[Collection entries]
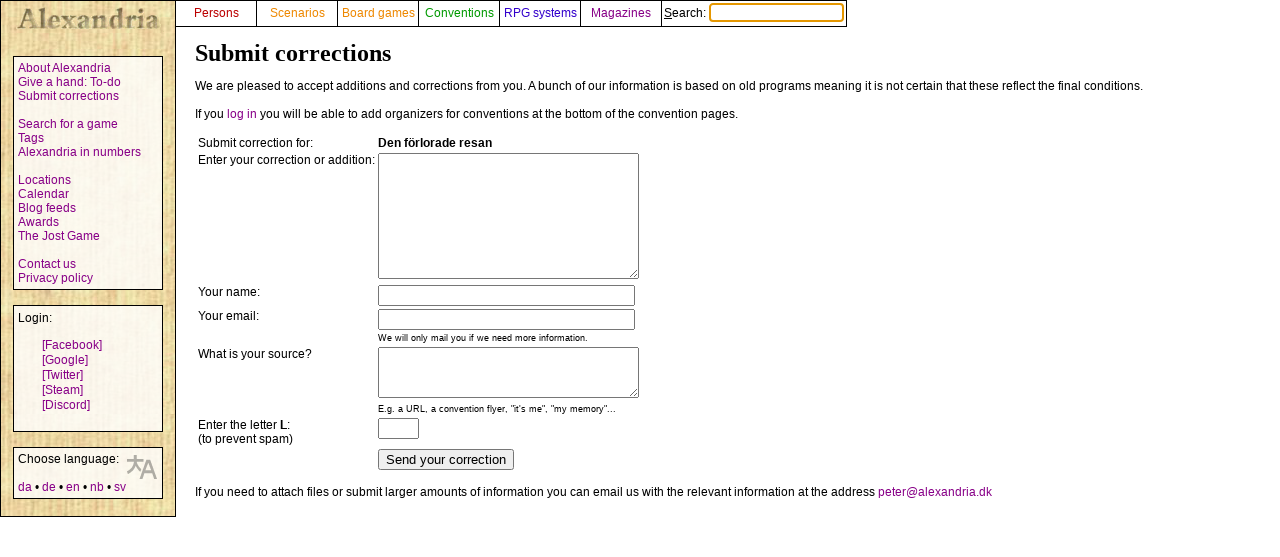

--- FILE ---
content_type: text/html; charset=UTF-8
request_url: https://alexandria.dk/en/rettelser?cat=game&data_id=10907
body_size: 2102
content:
<!DOCTYPE html>
<html lang="en">
	<head>
		<title>
			Submit corrections - Alexandria
		</title>
<meta name="viewport" content="width=1024">
		<meta name="robots" content="index, follow" />
		<meta property="og:image" content="https://alexandria.dk/gfx/alexandria_logo_og_crush.png" />
		<meta property="fb:admins" content="745283070">
		<link rel="stylesheet" type="text/css" href="/alexstyle.css" />
		<link rel="stylesheet" type="text/css" href="/uistyle.css" />
		<link rel="alternate" type="application/rss+xml" title="Alexandria" href="https://alexandria.dk/rss.php" />
		<link rel="icon" type="image/png" href="/gfx/favicon_ti.png">
		<link rel="search" type="application/opensearchdescription+xml" title="Alexandria" href="/opensearch.xml" />
		<link rel="stylesheet" href="//code.jquery.com/ui/1.12.1/themes/base/jquery-ui.css">
		<link rel="stylesheet" href="//code.jquery.com/ui/1.11.4/themes/smoothness/jquery-ui.css">
		<link rel="alternate" hreflang="da" href="https://alexandria.dk/da/rettelser?cat=game&data_id=10907" />
		<link rel="alternate" hreflang="de" href="https://alexandria.dk/de/rettelser?cat=game&data_id=10907" />
		<link rel="alternate" hreflang="nb" href="https://alexandria.dk/nb/rettelser?cat=game&data_id=10907" />
		<link rel="alternate" hreflang="sv" href="https://alexandria.dk/sv/rettelser?cat=game&data_id=10907" />
		<script
			  src="https://code.jquery.com/jquery-3.4.1.min.js"
			  integrity="sha256-CSXorXvZcTkaix6Yvo6HppcZGetbYMGWSFlBw8HfCJo="
			  crossorigin="anonymous"></script>
		<script src="//code.jquery.com/ui/1.12.1/jquery-ui.js"></script>
		<script src="/helper.js"></script>
		
		
		
					</head>

	<body>
				<div id="leftmenu">
			<p>
				<a href="./" accesskey="q"><img src="/gfx/texture_logo.gif" alt="Alexandria" title="Alexandria" width="151" height="28" id="alexandrialogo"></a>
			</p>
			<div class="leftmenucontent">
				<a href="about">About Alexandria</a><br>
				<a href="todo">Give a hand: To-do</a><br>
				<a href="rettelser">Submit corrections</a><br>
				<br>
				<a href="findspec">Search for a game</a><br>
				<a href="tags">Tags</a><br>
				<a href="statistik">Alexandria in numbers</a><br>
				<br>
				<a href="locations">Locations</a><br>
				<a href="calendar">Calendar</a><br>
				<a href="feeds">Blog feeds</a><br>
				<a href="awards">Awards</a><br>
				<a href="jostspil">The Jost Game</a><br>
				<br>
				<a href="kontakt">Contact us</a><br>
				<a href="privacy">Privacy policy</a><br>
			</div>

			<div class="leftmenucontent">
				<span class="menulogin">
				Login:
				</span>
				<ul class="remotelogin">
				<li><a href="fblogin" accesskey="l">[Facebook]</a></li>
				<li><a href="../login/google/" accesskey="g">[Google]</a></li>
				<li><a href="../login/twitter/" accesskey="t">[Twitter]</a></li>
				<li><a href="../login/steam/" accesskey="e">[Steam]</a></li>
				<li><a href="../login/discord/" accesskey="d">[Discord]</a></li>
				</ul>
				<br>
				
			</div>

Task to complete
Each line above with the word "name" must be returned.

Output for this task
<meta name="viewport" content="width=1024">
		<meta name="robots" content="index, follow" />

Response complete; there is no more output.